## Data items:
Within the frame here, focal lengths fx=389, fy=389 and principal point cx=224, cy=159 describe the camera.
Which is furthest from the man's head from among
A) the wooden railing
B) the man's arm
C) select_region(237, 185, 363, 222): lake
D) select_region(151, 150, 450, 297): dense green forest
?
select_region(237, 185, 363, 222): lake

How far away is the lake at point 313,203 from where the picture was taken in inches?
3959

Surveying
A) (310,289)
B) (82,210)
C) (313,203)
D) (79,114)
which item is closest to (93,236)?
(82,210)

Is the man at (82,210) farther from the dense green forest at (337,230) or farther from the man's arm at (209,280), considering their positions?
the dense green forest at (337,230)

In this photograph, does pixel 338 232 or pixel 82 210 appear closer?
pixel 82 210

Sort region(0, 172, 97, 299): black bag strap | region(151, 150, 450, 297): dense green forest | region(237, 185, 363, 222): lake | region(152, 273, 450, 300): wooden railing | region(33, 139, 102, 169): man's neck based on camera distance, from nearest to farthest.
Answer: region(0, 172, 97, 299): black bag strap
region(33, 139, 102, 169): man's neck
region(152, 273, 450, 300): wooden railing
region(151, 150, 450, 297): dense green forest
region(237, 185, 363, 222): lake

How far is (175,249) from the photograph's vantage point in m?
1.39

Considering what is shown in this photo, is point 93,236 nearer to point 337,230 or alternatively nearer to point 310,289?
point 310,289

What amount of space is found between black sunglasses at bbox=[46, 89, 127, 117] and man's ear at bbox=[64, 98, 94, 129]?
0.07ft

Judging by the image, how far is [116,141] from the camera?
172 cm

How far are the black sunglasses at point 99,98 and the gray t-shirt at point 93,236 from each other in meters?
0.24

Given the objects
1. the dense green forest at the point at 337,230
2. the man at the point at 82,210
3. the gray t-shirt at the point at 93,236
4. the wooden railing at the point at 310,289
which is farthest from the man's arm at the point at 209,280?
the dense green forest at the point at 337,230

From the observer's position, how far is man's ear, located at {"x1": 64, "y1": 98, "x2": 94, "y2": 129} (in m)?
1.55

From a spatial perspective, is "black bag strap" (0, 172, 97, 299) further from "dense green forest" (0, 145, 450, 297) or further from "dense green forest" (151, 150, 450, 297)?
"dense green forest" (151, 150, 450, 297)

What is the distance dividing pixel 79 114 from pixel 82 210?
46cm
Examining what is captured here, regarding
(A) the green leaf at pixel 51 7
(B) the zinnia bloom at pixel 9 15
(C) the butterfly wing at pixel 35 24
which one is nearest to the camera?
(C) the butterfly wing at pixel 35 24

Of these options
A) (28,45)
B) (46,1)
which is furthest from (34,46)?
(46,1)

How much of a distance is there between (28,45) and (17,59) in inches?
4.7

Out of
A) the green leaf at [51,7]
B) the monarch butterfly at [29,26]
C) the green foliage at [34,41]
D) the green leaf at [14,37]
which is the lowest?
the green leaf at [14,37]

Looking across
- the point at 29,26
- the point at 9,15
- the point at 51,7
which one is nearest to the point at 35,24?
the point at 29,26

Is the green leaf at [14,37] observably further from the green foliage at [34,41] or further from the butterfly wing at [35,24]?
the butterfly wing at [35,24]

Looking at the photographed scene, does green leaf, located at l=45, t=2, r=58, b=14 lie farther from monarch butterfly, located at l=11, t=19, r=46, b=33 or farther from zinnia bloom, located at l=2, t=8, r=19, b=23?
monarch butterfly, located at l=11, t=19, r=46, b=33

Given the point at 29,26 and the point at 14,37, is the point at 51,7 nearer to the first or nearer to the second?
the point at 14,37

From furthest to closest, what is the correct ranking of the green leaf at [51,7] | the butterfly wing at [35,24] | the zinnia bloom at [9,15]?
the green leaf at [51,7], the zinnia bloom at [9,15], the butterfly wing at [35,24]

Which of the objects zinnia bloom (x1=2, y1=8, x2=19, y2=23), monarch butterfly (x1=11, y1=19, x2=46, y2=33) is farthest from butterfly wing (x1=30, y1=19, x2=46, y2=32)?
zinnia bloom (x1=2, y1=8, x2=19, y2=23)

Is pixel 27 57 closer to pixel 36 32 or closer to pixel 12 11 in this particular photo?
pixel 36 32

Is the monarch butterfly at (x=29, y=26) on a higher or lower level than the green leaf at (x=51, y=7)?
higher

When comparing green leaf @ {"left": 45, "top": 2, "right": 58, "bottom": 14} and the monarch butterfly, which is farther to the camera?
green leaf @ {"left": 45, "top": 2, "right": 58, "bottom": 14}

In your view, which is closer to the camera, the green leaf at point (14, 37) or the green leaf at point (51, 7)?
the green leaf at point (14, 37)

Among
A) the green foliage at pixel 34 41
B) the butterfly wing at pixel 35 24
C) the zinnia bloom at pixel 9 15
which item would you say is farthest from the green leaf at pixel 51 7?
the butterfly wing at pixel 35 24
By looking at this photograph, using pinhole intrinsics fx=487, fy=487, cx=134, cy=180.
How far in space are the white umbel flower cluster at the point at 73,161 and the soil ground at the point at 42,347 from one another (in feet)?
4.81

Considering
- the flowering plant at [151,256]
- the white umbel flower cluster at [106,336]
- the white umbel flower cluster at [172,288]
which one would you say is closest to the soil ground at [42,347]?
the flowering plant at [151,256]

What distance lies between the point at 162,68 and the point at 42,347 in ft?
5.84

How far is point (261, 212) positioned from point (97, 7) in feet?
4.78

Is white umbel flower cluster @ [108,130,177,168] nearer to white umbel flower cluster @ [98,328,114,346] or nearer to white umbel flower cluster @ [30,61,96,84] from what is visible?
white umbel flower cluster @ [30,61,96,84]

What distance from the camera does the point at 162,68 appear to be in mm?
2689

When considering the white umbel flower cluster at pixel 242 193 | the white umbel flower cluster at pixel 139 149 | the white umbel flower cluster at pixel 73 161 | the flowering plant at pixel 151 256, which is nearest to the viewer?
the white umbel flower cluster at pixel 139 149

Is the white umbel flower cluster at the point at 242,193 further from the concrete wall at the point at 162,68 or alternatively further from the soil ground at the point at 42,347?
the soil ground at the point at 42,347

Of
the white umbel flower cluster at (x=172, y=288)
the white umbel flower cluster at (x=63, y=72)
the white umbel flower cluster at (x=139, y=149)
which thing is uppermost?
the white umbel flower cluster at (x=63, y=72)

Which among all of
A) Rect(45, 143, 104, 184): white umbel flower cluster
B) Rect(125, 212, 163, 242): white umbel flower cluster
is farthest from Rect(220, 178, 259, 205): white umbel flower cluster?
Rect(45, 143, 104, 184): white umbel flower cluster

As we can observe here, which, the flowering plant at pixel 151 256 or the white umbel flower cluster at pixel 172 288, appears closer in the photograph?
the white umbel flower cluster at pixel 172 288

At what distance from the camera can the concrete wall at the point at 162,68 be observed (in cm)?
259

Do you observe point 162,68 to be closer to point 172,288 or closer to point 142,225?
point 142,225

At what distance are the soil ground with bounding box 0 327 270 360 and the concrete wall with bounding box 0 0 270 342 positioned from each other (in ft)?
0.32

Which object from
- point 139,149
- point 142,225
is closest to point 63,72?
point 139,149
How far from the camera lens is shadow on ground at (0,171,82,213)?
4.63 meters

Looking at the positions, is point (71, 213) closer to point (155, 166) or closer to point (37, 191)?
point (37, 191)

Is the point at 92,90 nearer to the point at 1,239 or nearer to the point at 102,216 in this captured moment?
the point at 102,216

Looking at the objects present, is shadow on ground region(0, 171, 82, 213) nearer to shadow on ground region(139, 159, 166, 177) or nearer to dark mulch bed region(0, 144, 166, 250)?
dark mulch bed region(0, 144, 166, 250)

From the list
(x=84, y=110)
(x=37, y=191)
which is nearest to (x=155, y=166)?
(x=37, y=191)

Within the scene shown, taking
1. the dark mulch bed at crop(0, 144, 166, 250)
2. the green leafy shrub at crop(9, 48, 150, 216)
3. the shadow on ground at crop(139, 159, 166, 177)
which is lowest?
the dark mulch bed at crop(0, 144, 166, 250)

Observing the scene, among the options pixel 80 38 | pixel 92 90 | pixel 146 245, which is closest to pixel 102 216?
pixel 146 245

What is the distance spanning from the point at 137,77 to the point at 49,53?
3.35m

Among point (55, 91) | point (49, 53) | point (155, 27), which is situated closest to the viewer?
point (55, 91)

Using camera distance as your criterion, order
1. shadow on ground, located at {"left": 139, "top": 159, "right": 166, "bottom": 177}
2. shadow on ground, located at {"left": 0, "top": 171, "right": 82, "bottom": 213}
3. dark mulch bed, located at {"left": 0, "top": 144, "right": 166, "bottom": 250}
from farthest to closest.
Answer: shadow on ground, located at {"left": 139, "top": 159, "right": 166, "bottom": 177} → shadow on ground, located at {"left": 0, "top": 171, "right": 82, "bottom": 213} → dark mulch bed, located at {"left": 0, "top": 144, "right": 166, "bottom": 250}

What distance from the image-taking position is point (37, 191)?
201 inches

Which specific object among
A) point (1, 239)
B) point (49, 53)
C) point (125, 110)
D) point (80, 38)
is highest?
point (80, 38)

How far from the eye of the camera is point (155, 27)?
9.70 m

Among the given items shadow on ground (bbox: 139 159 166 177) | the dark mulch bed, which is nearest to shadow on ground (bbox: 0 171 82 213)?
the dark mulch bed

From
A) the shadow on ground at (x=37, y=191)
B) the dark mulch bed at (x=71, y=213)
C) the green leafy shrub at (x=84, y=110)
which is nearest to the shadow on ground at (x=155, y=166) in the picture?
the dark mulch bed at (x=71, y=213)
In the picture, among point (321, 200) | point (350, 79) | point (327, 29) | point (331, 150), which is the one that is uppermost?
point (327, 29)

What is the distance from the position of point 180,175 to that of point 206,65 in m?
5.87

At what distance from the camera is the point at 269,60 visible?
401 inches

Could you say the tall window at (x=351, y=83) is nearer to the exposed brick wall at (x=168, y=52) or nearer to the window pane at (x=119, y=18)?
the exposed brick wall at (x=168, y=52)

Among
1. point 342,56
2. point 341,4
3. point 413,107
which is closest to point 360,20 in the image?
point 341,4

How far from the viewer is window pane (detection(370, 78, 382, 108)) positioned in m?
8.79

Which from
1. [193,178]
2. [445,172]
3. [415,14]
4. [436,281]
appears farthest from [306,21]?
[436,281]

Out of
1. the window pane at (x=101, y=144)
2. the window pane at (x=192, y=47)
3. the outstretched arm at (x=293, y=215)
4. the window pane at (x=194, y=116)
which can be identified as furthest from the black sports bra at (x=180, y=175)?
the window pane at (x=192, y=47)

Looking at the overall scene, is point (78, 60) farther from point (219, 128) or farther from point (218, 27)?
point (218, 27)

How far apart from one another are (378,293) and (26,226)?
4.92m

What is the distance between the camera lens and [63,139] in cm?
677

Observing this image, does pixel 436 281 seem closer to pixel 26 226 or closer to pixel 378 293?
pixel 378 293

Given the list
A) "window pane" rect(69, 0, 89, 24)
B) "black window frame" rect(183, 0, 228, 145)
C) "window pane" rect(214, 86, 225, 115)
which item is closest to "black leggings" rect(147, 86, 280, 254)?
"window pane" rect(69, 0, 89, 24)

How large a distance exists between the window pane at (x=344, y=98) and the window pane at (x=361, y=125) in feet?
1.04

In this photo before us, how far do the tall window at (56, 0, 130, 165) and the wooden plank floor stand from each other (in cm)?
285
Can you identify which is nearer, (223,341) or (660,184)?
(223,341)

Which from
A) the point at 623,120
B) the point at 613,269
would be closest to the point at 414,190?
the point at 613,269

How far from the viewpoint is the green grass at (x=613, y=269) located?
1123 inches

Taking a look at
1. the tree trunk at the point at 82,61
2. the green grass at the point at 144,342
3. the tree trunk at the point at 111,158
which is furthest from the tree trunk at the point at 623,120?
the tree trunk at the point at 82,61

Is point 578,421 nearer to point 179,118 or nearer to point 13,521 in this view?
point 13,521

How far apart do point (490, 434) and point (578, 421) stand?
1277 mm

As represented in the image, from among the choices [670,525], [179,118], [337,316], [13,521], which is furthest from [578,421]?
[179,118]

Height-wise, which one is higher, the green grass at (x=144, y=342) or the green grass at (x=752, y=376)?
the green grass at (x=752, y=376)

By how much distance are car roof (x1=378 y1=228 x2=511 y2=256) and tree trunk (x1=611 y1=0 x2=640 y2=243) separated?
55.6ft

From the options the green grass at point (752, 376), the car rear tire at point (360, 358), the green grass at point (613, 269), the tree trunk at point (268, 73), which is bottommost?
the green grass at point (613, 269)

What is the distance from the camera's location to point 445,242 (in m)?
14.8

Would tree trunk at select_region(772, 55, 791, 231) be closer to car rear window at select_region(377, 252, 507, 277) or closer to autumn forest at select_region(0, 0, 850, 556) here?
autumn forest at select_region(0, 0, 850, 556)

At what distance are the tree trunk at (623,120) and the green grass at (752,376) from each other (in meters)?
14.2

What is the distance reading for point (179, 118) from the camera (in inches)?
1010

## Short problem:
Extract the closing run of lines, starting with the one containing "From the options" and ending at the last, exactly as written.

## Full output:
From the options the green grass at point (752, 376), the car rear tire at point (360, 358), the green grass at point (613, 269), the tree trunk at point (268, 73), which is bottommost?
the green grass at point (613, 269)

What is the distance from the camera's location to point 445,242 (in m)?
14.8

Would tree trunk at select_region(772, 55, 791, 231) be closer to car rear window at select_region(377, 252, 507, 277) or closer to autumn forest at select_region(0, 0, 850, 556) here?
autumn forest at select_region(0, 0, 850, 556)

At what distance are the tree trunk at (623,120) and the green grass at (752,376) from each other (in meters)?
14.2

What is the distance reading for point (179, 118) from the camera (in inches)?
1010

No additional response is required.